De ahí que sea frecuente la amalgama entre la interpretación del principio del derecho penal alusivo a la seguridad personal y elementos de la doctrina del "enemigo interno", esto es, de la concepción que pregona la idea de que la subversión armada se camufla e infiltra en la sociedad al punto que "amigos" y "enemigos" no se diferencien claramente, y que por lo tanto se haga preciso atacar resueltamente a todo aquel que resulte sospechoso, incluso a costa de incurrir en algunos "errores" .

Esta aparente confusión de lenguaje y de argumentos entre la autoprotección y el ataque indiscriminado a los civiles iría mostrando el verdadero perfil del proyecto paramilitar. De un planteamiento de autodefensa y seguridad de la propiedad de la tierra, a final de los años ochenta se pasó a la lucha por el control territorial. El control territorial significa el dominio total de una región, municipio, ciudad o zona de la ciudad, e implica el manejo de su economía, el copamiento del aparato estatal, la intervención en el funcionamiento de las instituciones sociales y la supervisión de los habitantes de la región. Hasta las normas de la vida cotidiana, los programas educativos y la vida familiar entran en la esfera del control social. La experiencia pionera de Puerto Boyacá, proceso sangriento pero "exitoso", daría la pauta para exportar aceleradamente ese modelo de imposición de nuevas adhesiones a muchos otros lugares del país.

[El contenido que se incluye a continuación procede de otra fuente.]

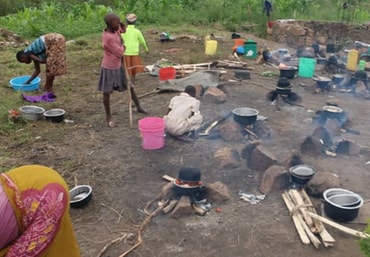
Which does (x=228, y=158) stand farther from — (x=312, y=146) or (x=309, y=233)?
(x=309, y=233)

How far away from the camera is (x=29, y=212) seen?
2.00m

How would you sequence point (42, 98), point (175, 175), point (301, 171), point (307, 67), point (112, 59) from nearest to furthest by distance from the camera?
point (301, 171) < point (175, 175) < point (112, 59) < point (42, 98) < point (307, 67)

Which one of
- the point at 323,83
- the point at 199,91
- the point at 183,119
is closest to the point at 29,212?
the point at 183,119

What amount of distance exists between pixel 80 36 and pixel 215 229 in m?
11.7

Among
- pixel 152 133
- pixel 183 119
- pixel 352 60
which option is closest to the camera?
pixel 152 133

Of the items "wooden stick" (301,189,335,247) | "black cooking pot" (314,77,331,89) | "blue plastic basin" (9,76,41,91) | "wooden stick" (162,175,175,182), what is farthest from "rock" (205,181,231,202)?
"blue plastic basin" (9,76,41,91)

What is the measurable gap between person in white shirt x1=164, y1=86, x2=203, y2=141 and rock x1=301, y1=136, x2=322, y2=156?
5.36ft

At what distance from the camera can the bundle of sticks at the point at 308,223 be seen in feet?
13.2

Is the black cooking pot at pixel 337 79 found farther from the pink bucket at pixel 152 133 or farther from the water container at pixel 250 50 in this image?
the pink bucket at pixel 152 133

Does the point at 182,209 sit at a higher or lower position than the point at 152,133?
lower

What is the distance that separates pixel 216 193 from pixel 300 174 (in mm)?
1014

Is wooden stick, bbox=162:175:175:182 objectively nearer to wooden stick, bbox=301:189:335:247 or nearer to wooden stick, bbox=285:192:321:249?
wooden stick, bbox=285:192:321:249

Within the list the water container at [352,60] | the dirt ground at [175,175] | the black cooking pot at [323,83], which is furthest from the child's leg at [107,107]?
the water container at [352,60]

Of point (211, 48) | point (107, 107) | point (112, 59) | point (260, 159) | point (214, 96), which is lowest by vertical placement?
point (260, 159)
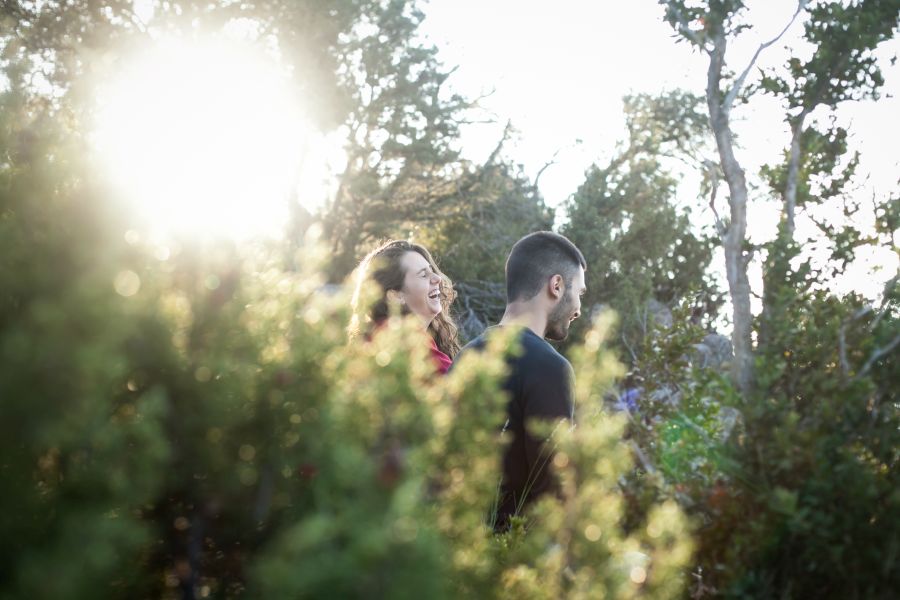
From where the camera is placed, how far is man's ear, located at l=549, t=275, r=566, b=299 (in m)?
4.68

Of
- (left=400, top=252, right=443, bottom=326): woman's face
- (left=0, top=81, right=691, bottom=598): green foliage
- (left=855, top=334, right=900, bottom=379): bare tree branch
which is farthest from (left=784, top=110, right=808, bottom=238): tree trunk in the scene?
(left=400, top=252, right=443, bottom=326): woman's face

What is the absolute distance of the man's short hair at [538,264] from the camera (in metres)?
4.69

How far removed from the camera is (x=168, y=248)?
5.54 feet

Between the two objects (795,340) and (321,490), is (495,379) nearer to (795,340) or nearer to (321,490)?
(321,490)

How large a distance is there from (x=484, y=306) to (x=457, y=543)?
19158mm

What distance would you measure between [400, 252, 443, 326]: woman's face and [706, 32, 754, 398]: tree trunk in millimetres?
2249

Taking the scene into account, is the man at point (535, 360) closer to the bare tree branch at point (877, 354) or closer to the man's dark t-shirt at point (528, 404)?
the man's dark t-shirt at point (528, 404)

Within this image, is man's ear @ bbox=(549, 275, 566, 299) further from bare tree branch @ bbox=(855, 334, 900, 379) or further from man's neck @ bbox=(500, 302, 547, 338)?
bare tree branch @ bbox=(855, 334, 900, 379)

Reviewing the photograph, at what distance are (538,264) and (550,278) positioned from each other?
4.0 inches

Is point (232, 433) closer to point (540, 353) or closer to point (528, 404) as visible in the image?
point (528, 404)

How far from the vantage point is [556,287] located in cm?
468

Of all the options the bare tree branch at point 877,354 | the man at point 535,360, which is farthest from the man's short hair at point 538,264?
the bare tree branch at point 877,354

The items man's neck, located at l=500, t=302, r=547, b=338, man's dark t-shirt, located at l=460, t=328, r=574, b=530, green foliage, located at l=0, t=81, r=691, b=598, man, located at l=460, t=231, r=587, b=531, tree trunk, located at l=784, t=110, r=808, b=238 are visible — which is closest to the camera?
green foliage, located at l=0, t=81, r=691, b=598

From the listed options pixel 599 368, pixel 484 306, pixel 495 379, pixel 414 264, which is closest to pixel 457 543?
pixel 495 379
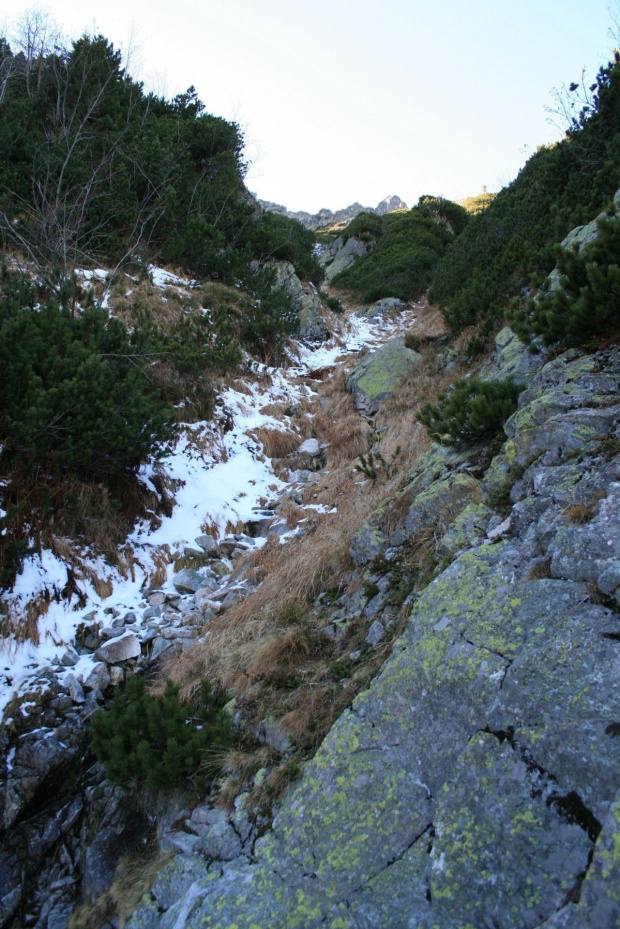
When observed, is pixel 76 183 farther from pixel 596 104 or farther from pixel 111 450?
pixel 596 104

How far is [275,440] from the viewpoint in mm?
9352

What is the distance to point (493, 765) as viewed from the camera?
2.13 metres

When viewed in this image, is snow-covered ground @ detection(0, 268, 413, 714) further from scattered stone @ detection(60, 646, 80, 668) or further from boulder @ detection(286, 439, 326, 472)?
boulder @ detection(286, 439, 326, 472)

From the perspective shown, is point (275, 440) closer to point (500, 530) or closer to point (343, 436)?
point (343, 436)

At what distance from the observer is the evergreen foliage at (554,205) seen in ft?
24.9

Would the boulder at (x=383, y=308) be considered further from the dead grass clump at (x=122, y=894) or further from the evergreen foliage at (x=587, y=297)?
the dead grass clump at (x=122, y=894)

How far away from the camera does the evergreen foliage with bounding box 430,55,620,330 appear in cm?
759

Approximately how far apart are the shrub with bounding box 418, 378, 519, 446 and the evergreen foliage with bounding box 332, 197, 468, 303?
1645 cm

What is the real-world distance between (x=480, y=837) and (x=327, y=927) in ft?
2.29

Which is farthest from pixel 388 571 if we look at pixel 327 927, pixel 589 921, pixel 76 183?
pixel 76 183

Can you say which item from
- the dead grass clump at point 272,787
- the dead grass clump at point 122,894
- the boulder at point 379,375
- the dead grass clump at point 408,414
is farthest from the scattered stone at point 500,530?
the boulder at point 379,375

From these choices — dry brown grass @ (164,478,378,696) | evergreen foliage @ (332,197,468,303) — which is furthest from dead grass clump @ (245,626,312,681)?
evergreen foliage @ (332,197,468,303)

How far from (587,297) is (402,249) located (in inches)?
854

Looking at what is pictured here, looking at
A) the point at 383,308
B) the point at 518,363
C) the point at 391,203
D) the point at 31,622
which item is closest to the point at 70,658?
the point at 31,622
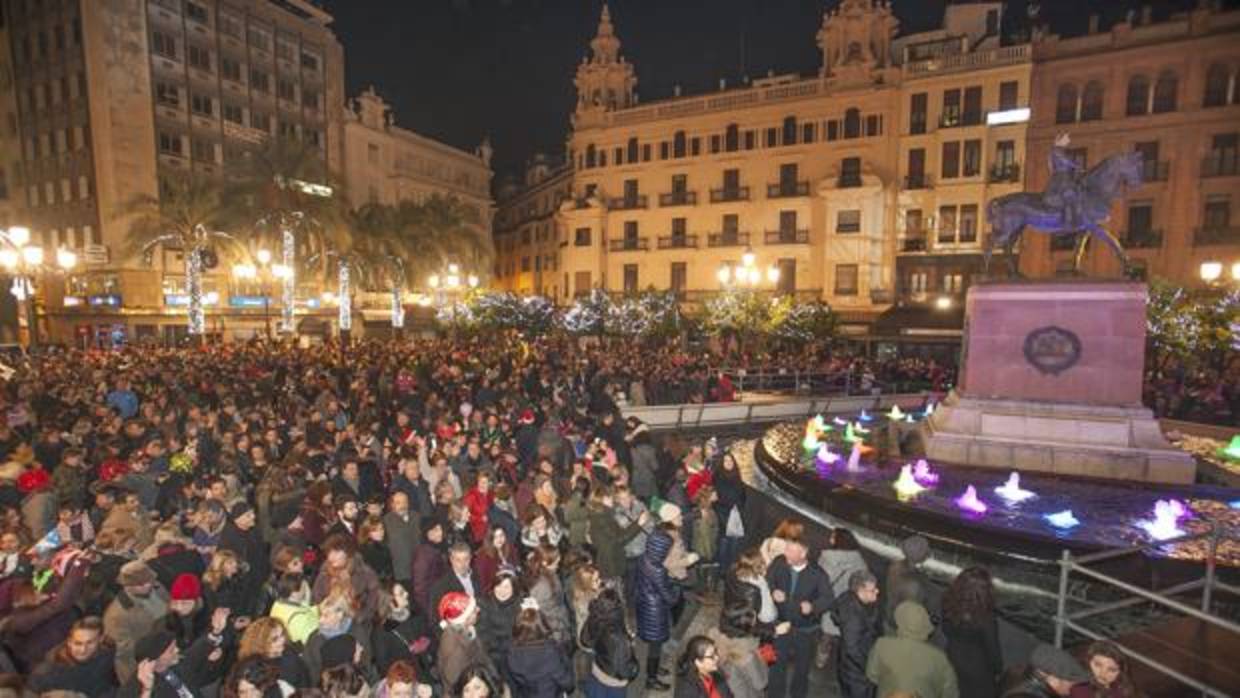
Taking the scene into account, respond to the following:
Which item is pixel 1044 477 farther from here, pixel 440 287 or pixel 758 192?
pixel 440 287

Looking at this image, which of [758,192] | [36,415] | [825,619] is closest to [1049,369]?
[825,619]

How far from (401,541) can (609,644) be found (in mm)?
2857

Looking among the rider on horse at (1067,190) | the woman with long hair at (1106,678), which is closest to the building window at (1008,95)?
the rider on horse at (1067,190)

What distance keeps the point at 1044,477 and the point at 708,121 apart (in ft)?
121

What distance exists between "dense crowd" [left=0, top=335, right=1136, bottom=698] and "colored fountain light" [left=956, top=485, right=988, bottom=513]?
3319 mm

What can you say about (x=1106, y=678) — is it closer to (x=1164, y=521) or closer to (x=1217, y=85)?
(x=1164, y=521)

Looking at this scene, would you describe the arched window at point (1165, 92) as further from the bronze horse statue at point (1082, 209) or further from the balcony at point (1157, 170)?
the bronze horse statue at point (1082, 209)

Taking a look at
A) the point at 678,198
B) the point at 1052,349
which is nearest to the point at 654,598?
the point at 1052,349

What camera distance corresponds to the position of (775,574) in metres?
5.71

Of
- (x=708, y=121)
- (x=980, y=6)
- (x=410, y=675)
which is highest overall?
(x=980, y=6)

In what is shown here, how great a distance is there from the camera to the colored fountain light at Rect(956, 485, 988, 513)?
10.0 meters

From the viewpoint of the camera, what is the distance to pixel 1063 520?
940 cm

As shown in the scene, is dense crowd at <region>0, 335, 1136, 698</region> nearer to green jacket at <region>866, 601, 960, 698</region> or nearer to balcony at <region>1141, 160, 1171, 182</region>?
green jacket at <region>866, 601, 960, 698</region>

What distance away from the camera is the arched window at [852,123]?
131ft
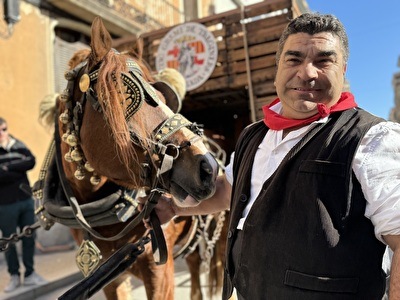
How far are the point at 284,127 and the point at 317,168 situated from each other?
23cm

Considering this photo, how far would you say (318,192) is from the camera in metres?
0.97

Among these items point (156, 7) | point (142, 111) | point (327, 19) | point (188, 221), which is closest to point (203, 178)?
point (142, 111)

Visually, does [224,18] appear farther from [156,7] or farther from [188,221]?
[156,7]

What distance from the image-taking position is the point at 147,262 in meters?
1.96

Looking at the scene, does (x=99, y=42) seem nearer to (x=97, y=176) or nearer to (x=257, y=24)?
(x=97, y=176)

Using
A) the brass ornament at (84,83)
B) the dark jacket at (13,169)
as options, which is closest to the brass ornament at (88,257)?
the brass ornament at (84,83)

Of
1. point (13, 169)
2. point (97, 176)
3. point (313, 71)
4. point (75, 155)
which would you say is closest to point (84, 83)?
point (75, 155)

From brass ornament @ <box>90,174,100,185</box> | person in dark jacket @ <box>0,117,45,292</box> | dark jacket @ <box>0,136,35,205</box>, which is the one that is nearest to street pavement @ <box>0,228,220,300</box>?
person in dark jacket @ <box>0,117,45,292</box>

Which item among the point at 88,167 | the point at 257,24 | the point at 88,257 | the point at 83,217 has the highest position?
the point at 257,24

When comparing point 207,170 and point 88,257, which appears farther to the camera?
point 88,257

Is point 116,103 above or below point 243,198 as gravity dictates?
above

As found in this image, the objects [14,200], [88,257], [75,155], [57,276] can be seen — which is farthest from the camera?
[57,276]

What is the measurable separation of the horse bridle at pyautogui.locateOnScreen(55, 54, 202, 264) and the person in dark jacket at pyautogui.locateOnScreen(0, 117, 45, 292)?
2.33 m

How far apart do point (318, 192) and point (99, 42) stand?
43.9 inches
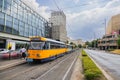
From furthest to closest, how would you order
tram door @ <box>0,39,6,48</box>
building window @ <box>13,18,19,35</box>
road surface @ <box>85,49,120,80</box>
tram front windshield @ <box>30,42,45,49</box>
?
building window @ <box>13,18,19,35</box>, tram door @ <box>0,39,6,48</box>, tram front windshield @ <box>30,42,45,49</box>, road surface @ <box>85,49,120,80</box>

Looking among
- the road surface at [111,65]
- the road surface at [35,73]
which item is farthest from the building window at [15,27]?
the road surface at [35,73]

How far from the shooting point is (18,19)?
49.2 m

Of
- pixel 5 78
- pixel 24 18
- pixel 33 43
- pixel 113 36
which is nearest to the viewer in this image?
pixel 5 78

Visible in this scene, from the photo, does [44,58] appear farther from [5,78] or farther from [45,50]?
[5,78]

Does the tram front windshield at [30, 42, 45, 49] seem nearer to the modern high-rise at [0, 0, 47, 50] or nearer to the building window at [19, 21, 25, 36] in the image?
the modern high-rise at [0, 0, 47, 50]

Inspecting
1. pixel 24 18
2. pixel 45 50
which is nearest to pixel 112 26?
pixel 24 18

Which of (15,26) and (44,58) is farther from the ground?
(15,26)

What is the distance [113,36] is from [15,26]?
292 feet

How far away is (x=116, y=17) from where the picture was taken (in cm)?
13200

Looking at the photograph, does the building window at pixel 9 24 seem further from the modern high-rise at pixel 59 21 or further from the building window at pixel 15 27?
the modern high-rise at pixel 59 21

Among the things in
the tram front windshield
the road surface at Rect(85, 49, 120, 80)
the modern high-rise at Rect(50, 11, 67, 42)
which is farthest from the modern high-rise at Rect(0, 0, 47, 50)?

No obstante, en este punto se había comprendido ya que el discurso de la seguridad nacional era vulnerable a las críticas de las asociaciones de derechos humanos o de los órganos de control del Estado. El llamado "síndrome de la procuraduría" provocó que los asesores de las fuerzas militares y de los líderes paramilitares comenzarán a pensar en "modernizar" la imagen institucional ante la inconveniencia de sostener abiertamente la animadversión hacia el respeto de las libertades fundamentales. Paralelamente a la doctrina del "enemigo interno" -que sigue utilizándose - se comenzó a adoptar entonces un lenguaje mimético exterior que permitiera una apropiación formal y "políticamente correcta" de los contenidos y la terminología de los instrumentos del derecho internacional de los derechos humanos. Esa modificación del lenguaje y la imagen de la política de seguridad respondió igualmente a los cambios provocados por la Constitución de 1991 que dispuso la creación de instancias y procedimientos de protección de los derechos fundamentales proclamados ampliamente en su título tercero.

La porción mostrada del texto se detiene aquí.